Can you reproduce every one of the rows below, word for word and with nothing changed?

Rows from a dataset
>> Begin

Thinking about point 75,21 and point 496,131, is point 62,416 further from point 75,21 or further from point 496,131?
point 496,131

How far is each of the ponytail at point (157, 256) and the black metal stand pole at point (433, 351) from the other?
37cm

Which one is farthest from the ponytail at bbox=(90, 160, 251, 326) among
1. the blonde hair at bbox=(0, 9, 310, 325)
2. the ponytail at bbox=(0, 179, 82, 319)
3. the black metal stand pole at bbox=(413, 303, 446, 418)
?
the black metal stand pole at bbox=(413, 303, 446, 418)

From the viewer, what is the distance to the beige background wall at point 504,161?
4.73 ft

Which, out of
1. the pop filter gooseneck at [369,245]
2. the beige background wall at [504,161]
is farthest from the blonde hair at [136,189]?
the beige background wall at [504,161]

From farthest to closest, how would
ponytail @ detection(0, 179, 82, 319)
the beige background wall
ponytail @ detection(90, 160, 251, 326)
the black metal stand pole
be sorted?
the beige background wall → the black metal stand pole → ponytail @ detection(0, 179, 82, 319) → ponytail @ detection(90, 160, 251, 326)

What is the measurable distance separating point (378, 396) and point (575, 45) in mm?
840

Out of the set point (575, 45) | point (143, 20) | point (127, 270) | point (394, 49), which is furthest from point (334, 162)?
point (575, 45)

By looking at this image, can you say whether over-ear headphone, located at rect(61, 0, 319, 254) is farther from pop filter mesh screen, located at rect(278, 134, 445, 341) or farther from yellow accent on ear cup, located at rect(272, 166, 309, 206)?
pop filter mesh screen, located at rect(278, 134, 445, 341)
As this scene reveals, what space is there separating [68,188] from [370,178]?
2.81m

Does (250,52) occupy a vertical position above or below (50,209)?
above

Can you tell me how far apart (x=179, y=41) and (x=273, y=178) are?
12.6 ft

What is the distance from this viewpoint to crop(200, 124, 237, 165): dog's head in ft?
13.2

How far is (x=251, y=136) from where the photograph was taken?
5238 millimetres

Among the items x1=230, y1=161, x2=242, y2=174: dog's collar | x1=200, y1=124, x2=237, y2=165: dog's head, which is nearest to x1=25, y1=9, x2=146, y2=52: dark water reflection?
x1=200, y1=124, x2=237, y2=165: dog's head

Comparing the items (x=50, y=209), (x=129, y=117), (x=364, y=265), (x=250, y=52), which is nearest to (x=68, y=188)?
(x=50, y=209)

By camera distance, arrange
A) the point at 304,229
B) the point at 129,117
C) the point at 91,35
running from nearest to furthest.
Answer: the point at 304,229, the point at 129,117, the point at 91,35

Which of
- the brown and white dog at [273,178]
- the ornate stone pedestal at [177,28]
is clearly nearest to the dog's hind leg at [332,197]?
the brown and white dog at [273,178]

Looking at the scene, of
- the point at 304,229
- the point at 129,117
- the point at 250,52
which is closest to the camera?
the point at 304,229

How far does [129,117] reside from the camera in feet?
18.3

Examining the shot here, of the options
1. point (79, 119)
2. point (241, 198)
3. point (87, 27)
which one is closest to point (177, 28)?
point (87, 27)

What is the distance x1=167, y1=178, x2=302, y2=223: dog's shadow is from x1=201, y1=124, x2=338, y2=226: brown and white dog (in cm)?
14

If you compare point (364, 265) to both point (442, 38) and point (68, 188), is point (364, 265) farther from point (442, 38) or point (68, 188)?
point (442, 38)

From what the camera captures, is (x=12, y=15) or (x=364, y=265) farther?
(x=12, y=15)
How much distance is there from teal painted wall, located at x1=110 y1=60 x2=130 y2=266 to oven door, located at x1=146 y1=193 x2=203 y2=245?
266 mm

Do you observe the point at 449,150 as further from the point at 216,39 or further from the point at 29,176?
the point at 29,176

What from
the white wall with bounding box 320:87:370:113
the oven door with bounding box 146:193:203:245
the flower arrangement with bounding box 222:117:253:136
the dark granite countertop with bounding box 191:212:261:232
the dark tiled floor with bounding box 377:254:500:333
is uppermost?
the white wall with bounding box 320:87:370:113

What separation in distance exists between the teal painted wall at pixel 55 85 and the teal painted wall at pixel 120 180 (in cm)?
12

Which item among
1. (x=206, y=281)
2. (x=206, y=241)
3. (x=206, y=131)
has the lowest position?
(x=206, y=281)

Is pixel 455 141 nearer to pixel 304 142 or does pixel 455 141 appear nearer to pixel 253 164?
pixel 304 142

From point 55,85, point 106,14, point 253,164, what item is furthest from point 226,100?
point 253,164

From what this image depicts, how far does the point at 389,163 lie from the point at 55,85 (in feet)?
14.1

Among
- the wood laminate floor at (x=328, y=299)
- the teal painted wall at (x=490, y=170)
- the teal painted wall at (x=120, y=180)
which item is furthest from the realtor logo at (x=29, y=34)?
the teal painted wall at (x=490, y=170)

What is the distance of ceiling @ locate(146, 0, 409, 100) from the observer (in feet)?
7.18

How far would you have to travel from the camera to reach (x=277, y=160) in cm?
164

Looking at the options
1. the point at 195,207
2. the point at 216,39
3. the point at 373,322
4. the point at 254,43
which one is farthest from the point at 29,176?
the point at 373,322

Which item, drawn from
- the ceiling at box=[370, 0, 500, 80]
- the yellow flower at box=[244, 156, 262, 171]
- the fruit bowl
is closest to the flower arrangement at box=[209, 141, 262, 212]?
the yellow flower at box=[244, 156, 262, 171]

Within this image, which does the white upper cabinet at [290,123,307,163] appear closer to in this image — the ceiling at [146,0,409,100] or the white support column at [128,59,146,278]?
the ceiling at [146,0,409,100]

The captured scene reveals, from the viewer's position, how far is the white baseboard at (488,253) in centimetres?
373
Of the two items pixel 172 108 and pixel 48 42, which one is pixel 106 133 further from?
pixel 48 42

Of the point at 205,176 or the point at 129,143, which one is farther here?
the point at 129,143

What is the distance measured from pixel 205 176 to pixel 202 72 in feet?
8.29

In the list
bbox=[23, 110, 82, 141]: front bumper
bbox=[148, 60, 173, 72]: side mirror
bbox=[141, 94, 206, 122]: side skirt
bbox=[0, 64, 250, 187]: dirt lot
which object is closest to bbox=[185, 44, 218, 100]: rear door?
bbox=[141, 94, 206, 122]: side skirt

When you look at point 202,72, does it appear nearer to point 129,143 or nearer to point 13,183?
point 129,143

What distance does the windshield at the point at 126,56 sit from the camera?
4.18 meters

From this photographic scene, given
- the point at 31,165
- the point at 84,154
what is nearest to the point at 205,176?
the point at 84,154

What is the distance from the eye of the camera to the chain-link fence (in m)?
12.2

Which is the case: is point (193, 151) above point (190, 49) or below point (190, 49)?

>> End

§ Completed task
Thinking about point 75,21 and point 496,131, is point 62,416 further from point 75,21 or further from point 496,131?
point 496,131

How far is each of the ponytail at point (157, 256) and the black metal stand pole at point (433, 351) from the other?
37cm

Which one is farthest from the ponytail at bbox=(90, 160, 251, 326) among
1. the blonde hair at bbox=(0, 9, 310, 325)
2. the ponytail at bbox=(0, 179, 82, 319)
3. the black metal stand pole at bbox=(413, 303, 446, 418)
?
the black metal stand pole at bbox=(413, 303, 446, 418)

From the viewer, what is the distance to the beige background wall at point 504,161?
4.73 ft

Which, out of
1. the pop filter gooseneck at [369,245]
2. the beige background wall at [504,161]
is farthest from the blonde hair at [136,189]?
the beige background wall at [504,161]

From farthest to closest, how would
ponytail @ detection(0, 179, 82, 319)
the beige background wall
ponytail @ detection(90, 160, 251, 326)
the black metal stand pole
be sorted?
the beige background wall → the black metal stand pole → ponytail @ detection(0, 179, 82, 319) → ponytail @ detection(90, 160, 251, 326)

What is the measurable distance separating point (378, 396) and point (575, 45) in mm?
840

Out of the set point (575, 45) | point (143, 20) | point (127, 270) | point (394, 49), which is furthest from point (334, 162)?
point (575, 45)

By looking at this image, can you say whether over-ear headphone, located at rect(61, 0, 319, 254) is farther from pop filter mesh screen, located at rect(278, 134, 445, 341) or farther from yellow accent on ear cup, located at rect(272, 166, 309, 206)?
pop filter mesh screen, located at rect(278, 134, 445, 341)
As this scene reveals, what space is there separating [68,188] from [370,178]?
2.81m

Does (250,52) occupy a vertical position above or below (50,209)?
above

Can you tell me how far apart (x=179, y=41) and (x=273, y=178) are?
12.6 ft

What is the distance from this viewpoint to crop(200, 124, 237, 165): dog's head in ft?
13.2

How far is (x=251, y=136) from where the photograph was taken?
5238 millimetres

Among the items x1=230, y1=161, x2=242, y2=174: dog's collar | x1=200, y1=124, x2=237, y2=165: dog's head, which is nearest to x1=25, y1=9, x2=146, y2=52: dark water reflection?
x1=200, y1=124, x2=237, y2=165: dog's head

Comparing the items (x=50, y=209), (x=129, y=117), (x=364, y=265), (x=250, y=52), which is nearest to (x=68, y=188)?
(x=50, y=209)

By camera distance, arrange
A) the point at 304,229
B) the point at 129,117
C) the point at 91,35
running from nearest to furthest.
Answer: the point at 304,229, the point at 129,117, the point at 91,35

Which of
- the brown and white dog at [273,178]
- the ornate stone pedestal at [177,28]
is clearly nearest to the dog's hind leg at [332,197]?
the brown and white dog at [273,178]

Looking at the scene, of
- the point at 304,229
- the point at 129,117
- the point at 250,52
which is closest to the camera?
the point at 304,229

How far does [129,117] reside from the camera in feet?
18.3

Examining the shot here, of the options
1. point (79, 119)
2. point (241, 198)
3. point (87, 27)
which one is closest to point (177, 28)?
point (87, 27)

What is the distance x1=167, y1=178, x2=302, y2=223: dog's shadow is from x1=201, y1=124, x2=338, y2=226: brown and white dog (in cm)?
14

If you compare point (364, 265) to both point (442, 38) and point (68, 188), is point (364, 265) farther from point (442, 38) or point (68, 188)?
point (442, 38)

From what the camera captures, is (x=12, y=15) or (x=364, y=265) farther?
(x=12, y=15)
How much distance is there from teal painted wall, located at x1=110 y1=60 x2=130 y2=266 to oven door, located at x1=146 y1=193 x2=203 y2=245?
266 mm

Do you observe the point at 449,150 as further from the point at 216,39 or further from the point at 29,176?
the point at 29,176

What from
the white wall with bounding box 320:87:370:113
the oven door with bounding box 146:193:203:245
the flower arrangement with bounding box 222:117:253:136
the dark granite countertop with bounding box 191:212:261:232
the dark tiled floor with bounding box 377:254:500:333
is uppermost?
the white wall with bounding box 320:87:370:113

What separation in distance exists between the teal painted wall at pixel 55 85 and the teal painted wall at pixel 120 180 (in cm)?
12

Which item among
1. (x=206, y=281)
2. (x=206, y=241)
3. (x=206, y=131)
has the lowest position?
(x=206, y=281)

Is pixel 455 141 nearer to pixel 304 142 or does pixel 455 141 appear nearer to pixel 253 164?
pixel 304 142

From point 55,85, point 106,14, point 253,164, what item is furthest from point 226,100?
point 253,164

From what this image depicts, how far does the point at 389,163 lie from the point at 55,85 (in feet)?
14.1

Among
- the wood laminate floor at (x=328, y=299)
- the teal painted wall at (x=490, y=170)
- the teal painted wall at (x=120, y=180)
which item is furthest from the realtor logo at (x=29, y=34)?
the teal painted wall at (x=490, y=170)

What is the distance of ceiling @ locate(146, 0, 409, 100) from the observer (in feet)?
7.18

How far would you have to travel from the camera to reach (x=277, y=160) in cm?
164

Looking at the options
1. the point at 195,207
2. the point at 216,39
3. the point at 373,322
4. the point at 254,43
which one is farthest from the point at 29,176?
the point at 373,322

Which item, drawn from
- the ceiling at box=[370, 0, 500, 80]
- the yellow flower at box=[244, 156, 262, 171]
- the fruit bowl
is closest to the flower arrangement at box=[209, 141, 262, 212]?
the yellow flower at box=[244, 156, 262, 171]

Within this image, which does the white upper cabinet at [290,123,307,163] appear closer to in this image — the ceiling at [146,0,409,100] or the white support column at [128,59,146,278]?
the ceiling at [146,0,409,100]

The captured scene reveals, from the viewer's position, how far is the white baseboard at (488,253) in centimetres?
373
Of the two items pixel 172 108 and pixel 48 42, which one is pixel 106 133 further from?
pixel 48 42

Of the point at 205,176 or the point at 129,143, which one is farther here?
the point at 129,143

What is the distance measured from pixel 205 176 to pixel 202 72 in feet?
8.29

In the list
bbox=[23, 110, 82, 141]: front bumper
bbox=[148, 60, 173, 72]: side mirror
bbox=[141, 94, 206, 122]: side skirt
bbox=[0, 64, 250, 187]: dirt lot
which object is closest to bbox=[185, 44, 218, 100]: rear door?
bbox=[141, 94, 206, 122]: side skirt

When you look at point 202,72, does it appear nearer to point 129,143 or nearer to point 13,183?
point 129,143

What distance does the windshield at the point at 126,56 sit from the camera?
4.18 meters

From this photographic scene, given
- the point at 31,165
- the point at 84,154
what is nearest to the point at 205,176?
the point at 84,154

What is the distance from the eye of the camera to the chain-link fence (in m)?
12.2

Which is the case: is point (193, 151) above point (190, 49) or below point (190, 49)?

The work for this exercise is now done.